Q: How should companies handle existing carbon neutrality claims in light of evolving regulations? A: Companies should immediately review carbon neutrality claims for compliance with the most restrictive applicable regulation. In practice, this means: ensuring claims are not based solely on offsets but demonstrate measurable absolute emission reductions; disclosing the proportion of claimed neutrality achieved through reductions versus offsets; using only offsets verified under high-integrity standards such as Gold Standard or Verra VCS with additional CORSIA eligibility; and including qualifying language that specifies the scope, boundary, and methodology of the neutrality claim. Companies selling into France or Belgium should remove or reformulate carbon neutrality advertising claims immediately.

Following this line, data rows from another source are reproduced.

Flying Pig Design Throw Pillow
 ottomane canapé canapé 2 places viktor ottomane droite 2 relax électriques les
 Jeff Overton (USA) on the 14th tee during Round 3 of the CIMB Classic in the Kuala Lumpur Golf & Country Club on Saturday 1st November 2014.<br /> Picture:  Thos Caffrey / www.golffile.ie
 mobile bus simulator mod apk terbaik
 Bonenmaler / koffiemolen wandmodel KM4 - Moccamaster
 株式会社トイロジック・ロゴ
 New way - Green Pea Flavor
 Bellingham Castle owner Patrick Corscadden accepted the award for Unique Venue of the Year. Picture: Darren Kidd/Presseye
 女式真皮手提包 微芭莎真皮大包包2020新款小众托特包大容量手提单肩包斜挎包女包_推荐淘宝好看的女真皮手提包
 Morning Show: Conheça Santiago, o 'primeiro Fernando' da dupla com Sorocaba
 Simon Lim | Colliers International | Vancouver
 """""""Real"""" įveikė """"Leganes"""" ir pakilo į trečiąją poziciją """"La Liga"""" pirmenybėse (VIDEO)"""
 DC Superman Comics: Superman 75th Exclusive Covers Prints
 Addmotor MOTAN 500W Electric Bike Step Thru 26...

Q: What is the difference between the UK Green Claims Code and the EU Green Claims Directive? A: The UK Green Claims Code, enforced by the CMA, is principles-based guidance applied through existing consumer protection legislation (the Consumer Protection from Unfair Trading Regulations 2008). It requires claims to be truthful, accurate, clear, substantiated, and consider full lifecycle but does not mandate specific substantiation methodologies or pre-market verification. The EU Green Claims Directive is prescriptive legislation requiring LCA-based substantiation, third-party verification by accredited bodies, and pre-approval of environmental labelling schemes. UK companies selling into the EU must comply with the Directive regardless of UK domestic requirements, effectively making the EU framework the de facto compliance standard for internationally active UK businesses.

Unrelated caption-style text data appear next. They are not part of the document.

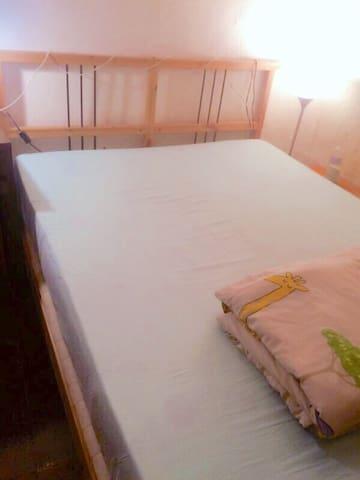 艾克斯市中心床位出租(仅限女生)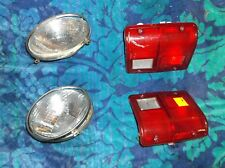 1990 MITSUBISHI MONTERO 4X4 4 DOOR PAIR REAR TAIL LIGHT LENSES HEADLIGHT RINGS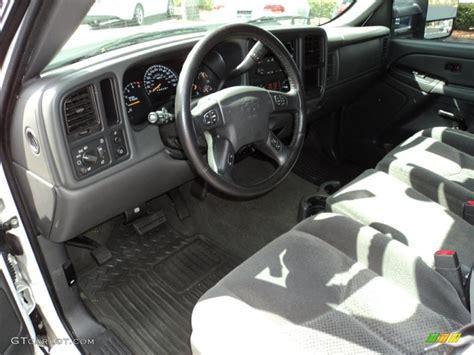 2006 Chevy Silverado Interior by 2006 Chevrolet Silverado 2500hd Lt Crew Cab Interior Photo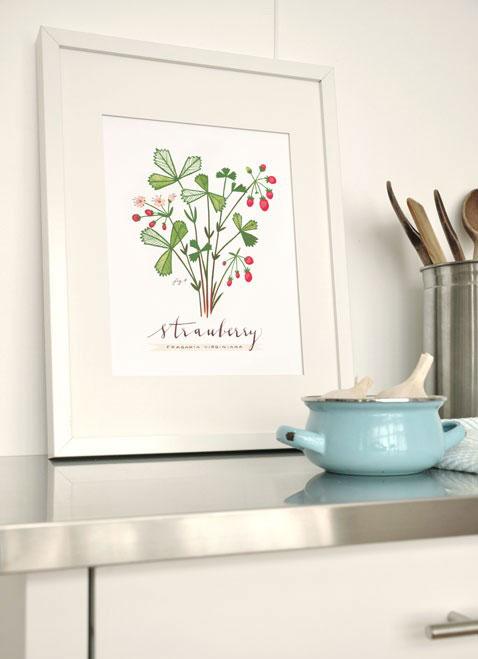 Eva Juliet Culinary Strawberry Art Print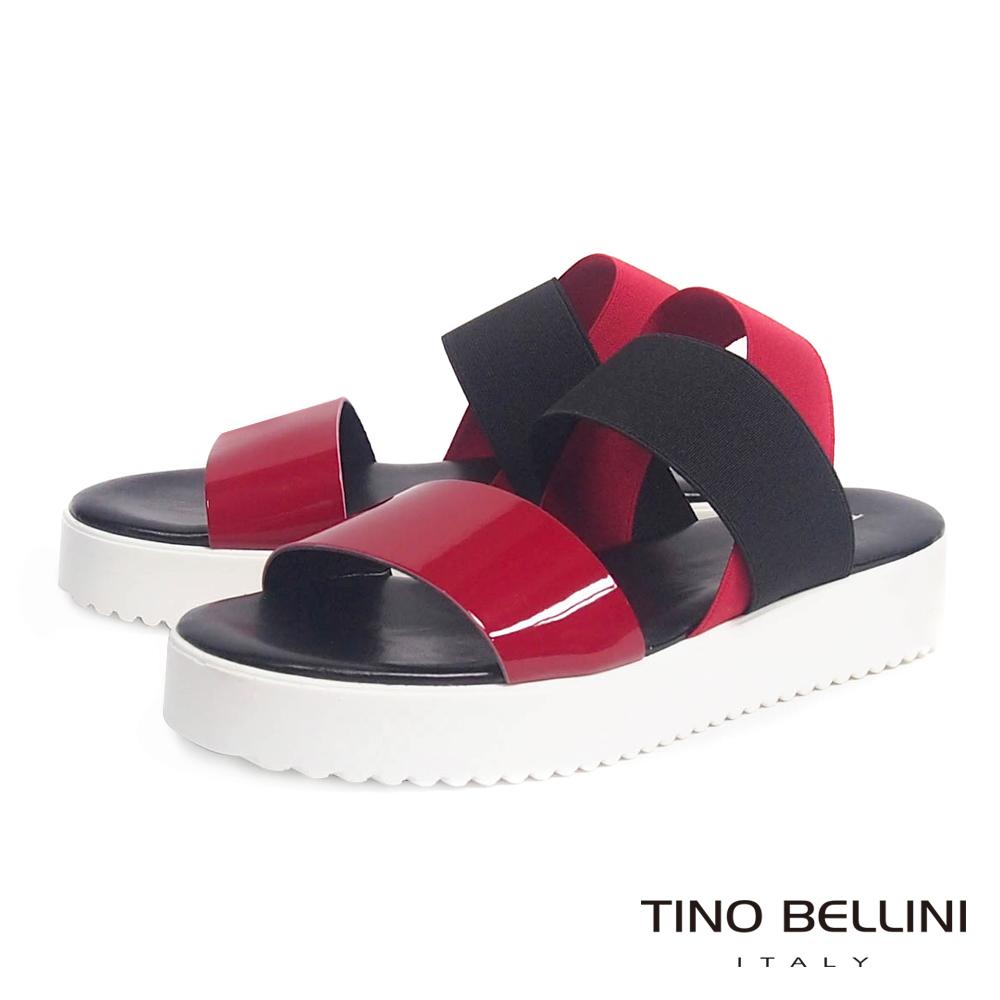 Tino Bellini 義大利進口亮彩皮革繃帶厚底涼鞋_紅+黑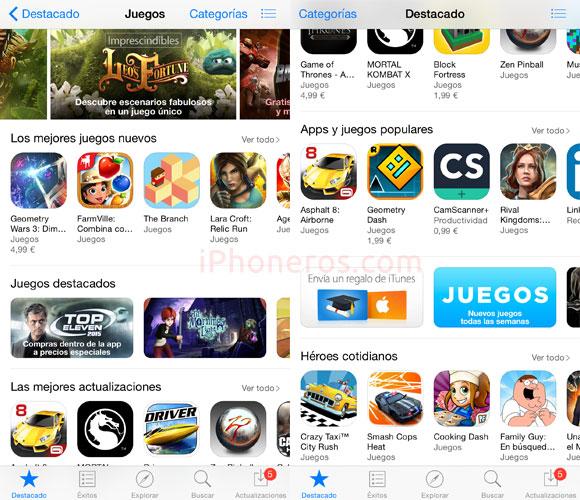 App Store categoría Juegos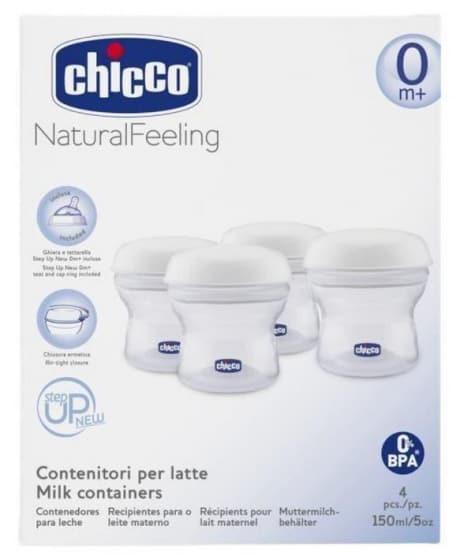 chicco moedermelkhouders naturalfeeling dames transparant 8 delig 2 427381 1593672898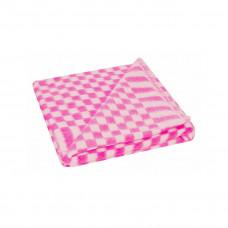 Одеяло х/б байк. детск.арт.57-3ЕТ разм.100х140 (розовый мелкая клетка)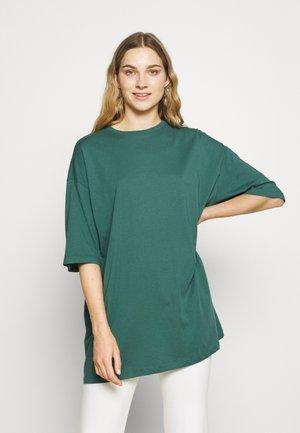 ONLINC SISI OVERSIZED - T-shirt basic - mallard green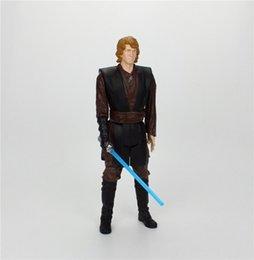2017 l'action de guerre Star Wars Jouet Stormtrooper Darth Vader Anakin Skywalker Obi-Wan Kenobi Clone Trooper PVC Action Figure Star Wars l'action de guerre promotion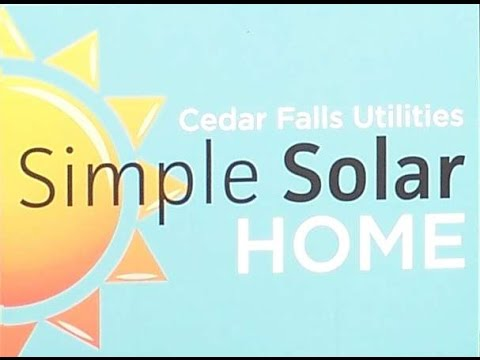 Simple Solar-CEEE Solar Energy Fair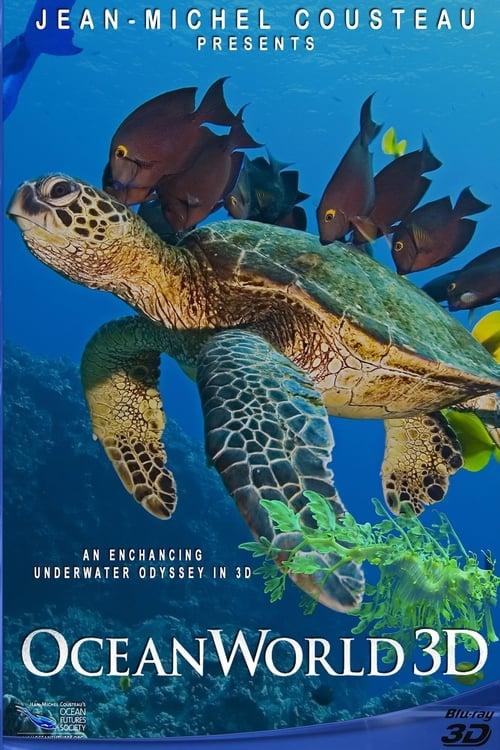Film OceanWorld 3D Auf Deutsch Synchronisiert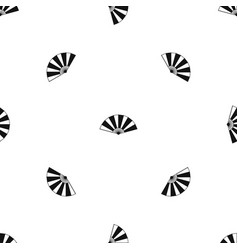 chinese fan pattern seamless black vector image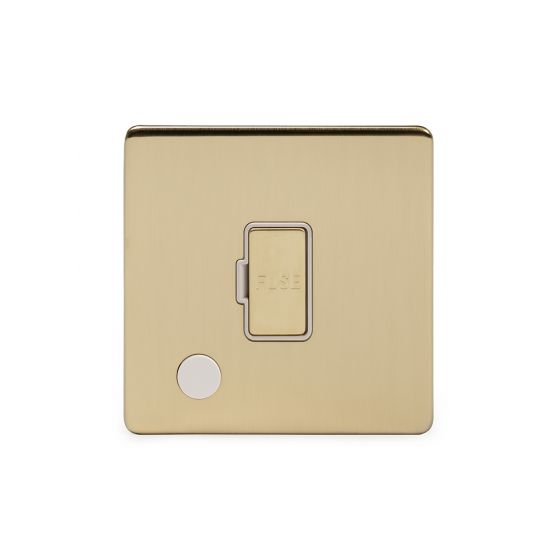 Soho Lighting Brushed Brass 13A Unswitched Connection Unit Flex Outlet Wht Ins Screwless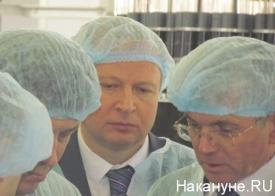 стекольный завод, Ачит, Куйвашев, Шептий, Петров|Фото: Накануне.RU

Q: What resources are available for SMEs to comply with anti-greenwashing regulations cost-effectively? A: Several pathways can reduce compliance costs for SMEs. Industry association LCA databases (such as Ecoinvent or GaBi) provide sector-average data that can support screening-level substantiation at lower cost than full product-specific LCAs. The European Commission is developing simplified substantiation procedures for SMEs with fewer than 250 employees. Trade associations in sectors including textiles (EURATEX), food (FoodDrinkEurope), and cosmetics (Cosmetics Europe) are developing sector-specific claim substantiation guides. Cloud-based LCA tools such as SimaPro Online and openLCA offer subscription models starting at £2,000 to £5,000 per year, significantly below the cost of bespoke consultancy studies.

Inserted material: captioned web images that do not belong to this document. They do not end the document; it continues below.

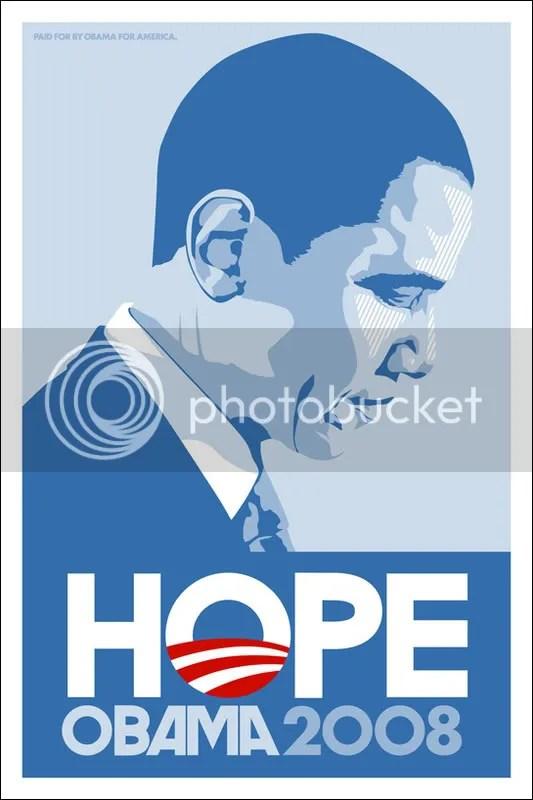 Barack Obama Hope Poster in Light Blue Cutout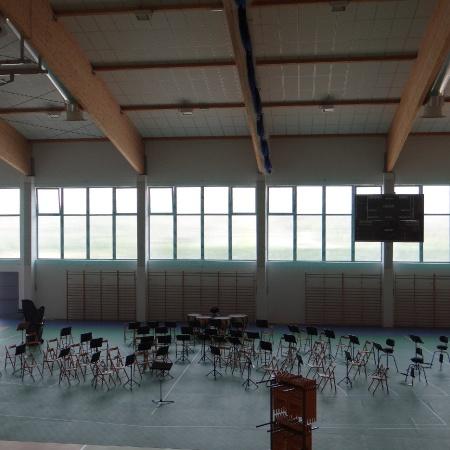 Symulacja estrady sali koncertowej na etapie tworzenia projektu budowlanego_2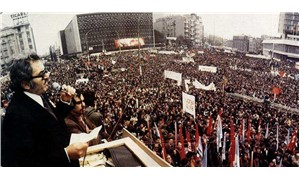 Sendika ve halk önderi olarak Kemal Türkler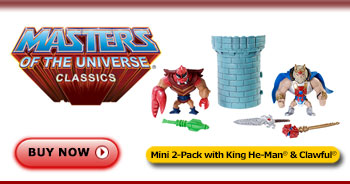 <em>Mini</em> King He-Man® & Clawful® Figures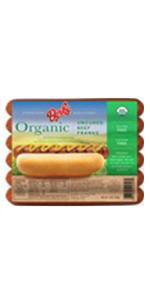 Berks Organic All Beef Hot Dogs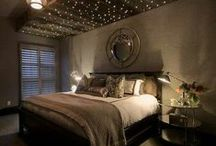 Bedroom and Master Bedrooms / Pictures and Ideas for Bedroom and Master Bedrooms
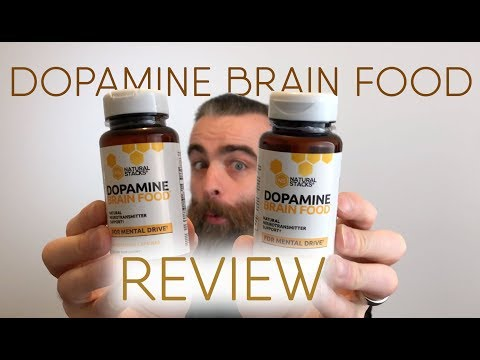 Dopamine Brain Food: My Review Of Natural Stacks Dopamine Supplement!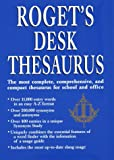 Webster Staff: Roget&#39;s Desk Thesaurus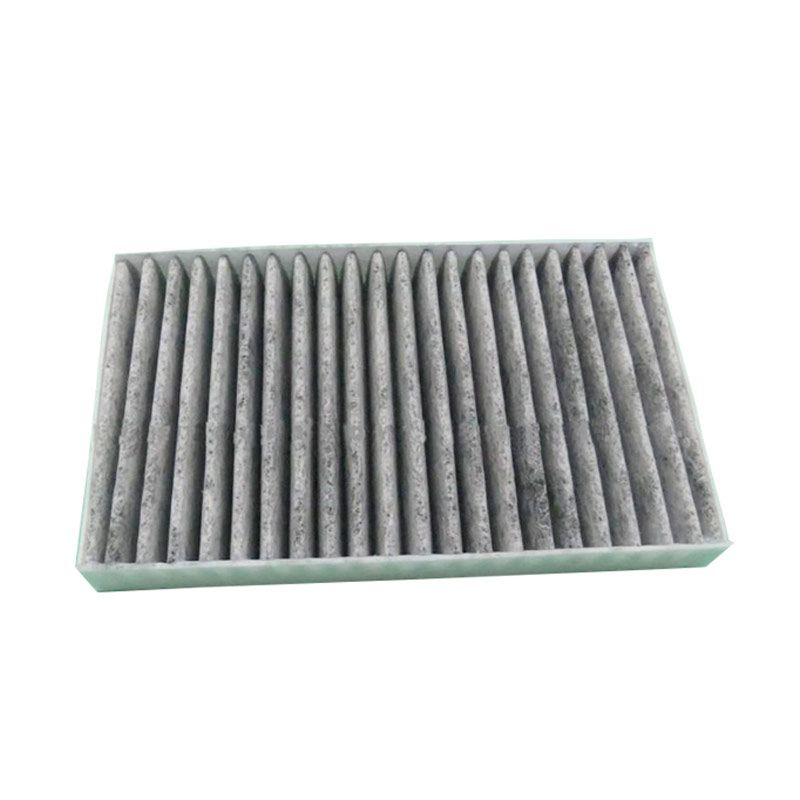 KR Cabin Filter for BMW X5 E53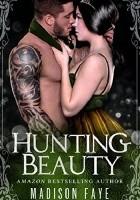 Hunting Beauty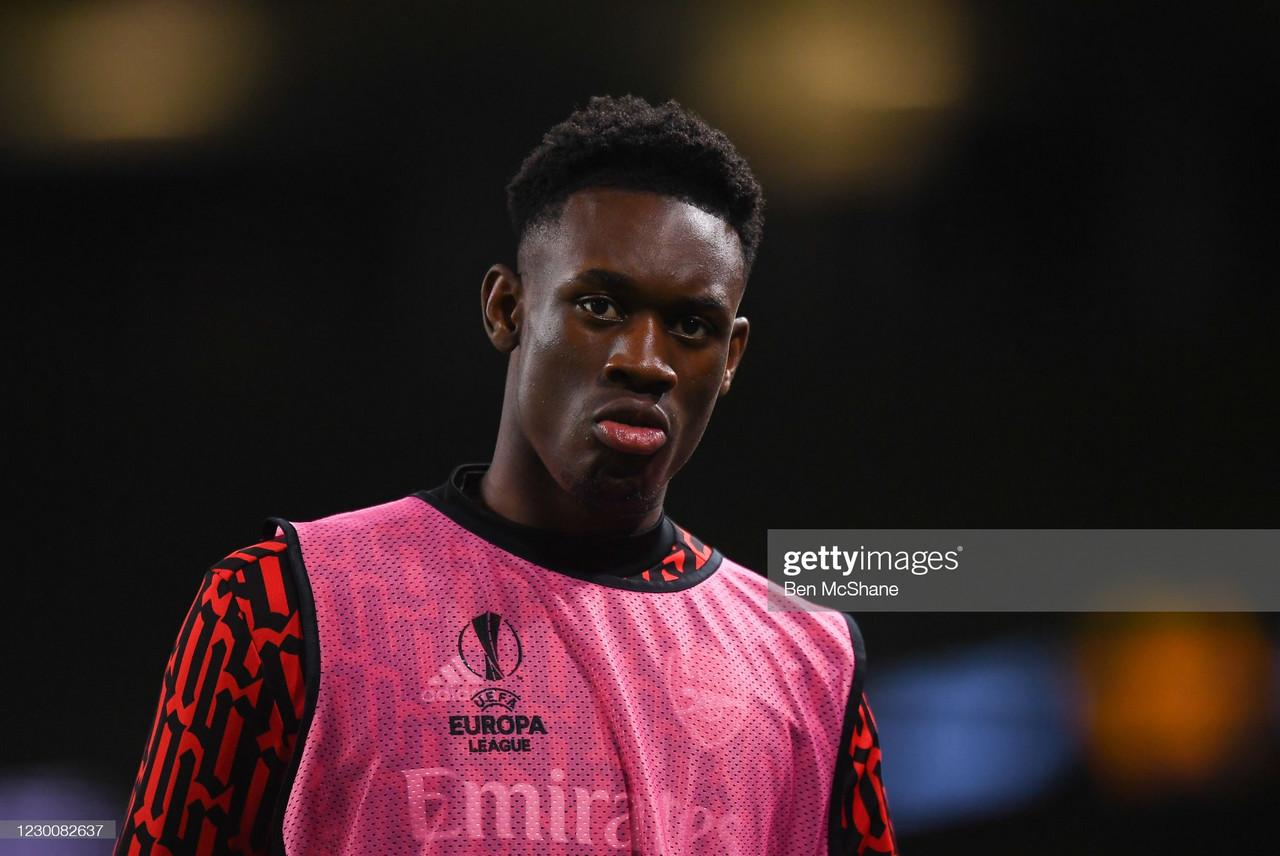 Folarin Balogun: Arsenal's Next Hitman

Q: How are regulators using technology to detect greenwashing at scale? A: Regulatory agencies are increasingly deploying AI and natural language processing tools to monitor environmental claims. The UK ASA launched a pilot in 2025 using machine learning to scan digital advertising across social media, e-commerce, and corporate websites, flagging claims that match patterns associated with unsubstantiated environmental marketing. The European Commission's Consumer Conditions Scoreboard now includes automated web scraping for environmental claims across online retail. The ACCC has partnered with CSIRO to develop AI tools that cross-reference marketing claims against publicly available company emissions data, sustainability reports, and certification databases. These technologies increase enforcement capacity without proportional increases in regulatory staffing.

Sources

  • European Commission. (2025). Environmental Claims in the EU: Results of the 2025 Screening Exercise. Brussels: European Commission.
  • Edelman. (2025). 2025 Trust Barometer Special Report: Trust in Sustainability Claims. London: Edelman.
  • Competition and Markets Authority. (2025). Green Claims Enforcement: Annual Review 2024-25. London: CMA.
  • Autorité de Régulation Professionnelle de la Publicité. (2025). Bilan Publicité et Environnement 2024. Paris: ARPP.
  • ClientEarth. (2025). Greenwashing Enforcement Gap: Analysis of Regulatory Capacity Across EU Member States. Brussels: ClientEarth.
  • PwC. (2025). Global ESG Reporting and Claims Survey 2025. London: PricewaterhouseCoopers.
  • EY. (2025). Cross-Border Green Claims Compliance: Cost and Complexity Assessment. London: Ernst & Young.
  • Advertising Standards Authority. (2025). AI-Assisted Monitoring of Environmental Claims in Advertising: Pilot Results. London: ASA.